Your code will be more efficient if you start from the biggest number, and also zero out the numbers picked, not just their factors.

Also, I'm not convinced that picking the optimum number in a turn will result in optimum gameplay.

Answer 2

A quick Common Lisp version:

;;; helpers                                                                                                          

(defun list-range (start end &optional (step 1))
  "Makes a list from start (inclusive) to end (exclusive)."
  (labels ((lr-h (z acc)
             (if (>= z end)
                 (nreverse acc)
                 (lr-h (+ z step) (cons z acc)))))
    (lr-h start ())))

(defun remove-list (r-liste liste)
  "Returns a list where all elements in r-liste are removed from liste."
  (if r-liste
      (remove-list (cdr r-liste) (remove (car r-liste) liste))
      liste))

;;; calculations

(defun faktoren (zahl verfuegbare-tests)
  "Returns the list of zahl's factors that are in verfuegbare-tests."
  (labels ((f-h (tests max acc)
             (cond ((or (not (car tests))
                        (> (car tests) max))
                    acc)
                   ((integerp (/ zahl (car tests)))
                    (f-h (cdr tests) max (cons (car tests) acc)))
                   (t
                    (f-h (cdr tests) max acc)))))
    (f-h verfuegbare-tests (/ zahl 2) ())))

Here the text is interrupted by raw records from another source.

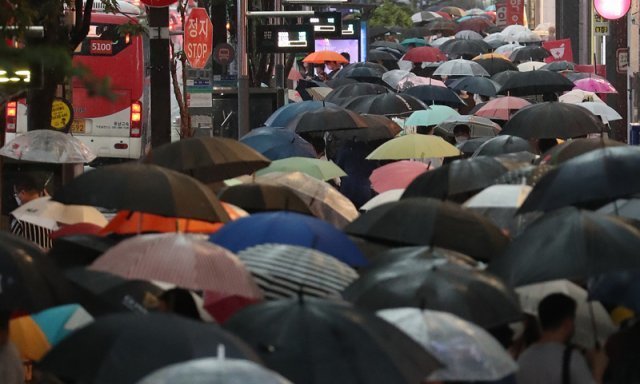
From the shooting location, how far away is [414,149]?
16562mm

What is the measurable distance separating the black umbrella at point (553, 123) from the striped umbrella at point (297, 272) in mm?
7987

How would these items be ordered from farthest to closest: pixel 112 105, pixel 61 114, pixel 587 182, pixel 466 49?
pixel 466 49
pixel 112 105
pixel 61 114
pixel 587 182

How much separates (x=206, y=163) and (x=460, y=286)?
14.2ft

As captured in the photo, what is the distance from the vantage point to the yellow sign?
61.2 ft

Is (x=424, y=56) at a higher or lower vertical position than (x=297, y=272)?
higher

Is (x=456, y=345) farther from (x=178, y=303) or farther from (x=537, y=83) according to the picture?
(x=537, y=83)

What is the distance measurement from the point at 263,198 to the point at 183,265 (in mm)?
3564

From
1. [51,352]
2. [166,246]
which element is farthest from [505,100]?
[51,352]

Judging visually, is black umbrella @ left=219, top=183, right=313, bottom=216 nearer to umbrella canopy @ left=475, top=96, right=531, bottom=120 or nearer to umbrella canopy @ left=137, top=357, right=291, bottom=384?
umbrella canopy @ left=137, top=357, right=291, bottom=384

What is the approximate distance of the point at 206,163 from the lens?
12211mm

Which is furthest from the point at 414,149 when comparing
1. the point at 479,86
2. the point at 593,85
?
the point at 593,85

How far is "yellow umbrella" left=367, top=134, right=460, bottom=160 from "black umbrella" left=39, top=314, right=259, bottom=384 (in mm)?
9803

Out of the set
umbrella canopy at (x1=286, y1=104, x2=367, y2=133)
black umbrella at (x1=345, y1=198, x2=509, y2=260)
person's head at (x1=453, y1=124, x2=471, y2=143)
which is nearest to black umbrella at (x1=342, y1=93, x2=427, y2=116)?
person's head at (x1=453, y1=124, x2=471, y2=143)

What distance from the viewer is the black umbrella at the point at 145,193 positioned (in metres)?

(defun faktoren-summe (zahl verfuegbare-tests)
  (reduce #'+ (faktoren zahl verfuegbare-tests)))

(defun beste-zahl (liste)
  (let ((v-liste (remove-if #'(lambda (x) (zerop (faktoren-summe x liste))) liste)))
    (if v-liste
        (reduce #'(lambda (a b)
                    (if (> (- a (faktoren-summe a liste))
                           (- b (faktoren-summe b liste)))
                        a
                        b))
                v-liste)
        nil)))

;;; main loop                                                                                                        

(defun hugh ()
  (labels ((h-h (liste)
             (when liste
               (let ((b (beste-zahl liste)))
                 (format t "Best: ~a~%" b)
                 (if b
                     (h-h (remove-list (cons b (faktoren b liste))
                                       liste))
                     t)))))
    (h-h (list-range 1 65))))

Answer 3

Every move clears at least two numbers, more like 3-4 including then-invalidated choices (a first move of "61" seems ideal, and reduces the number of available valid moves by 18). I expect the entire state space to be smaller than 10^15, significantly smaller with even simple pruning. This game can be Solved in reasonably small run time, so the optimal-performing solution would probably just be a state table with responses to the <10^7 possible branches of the the tree. Not very elegant, though.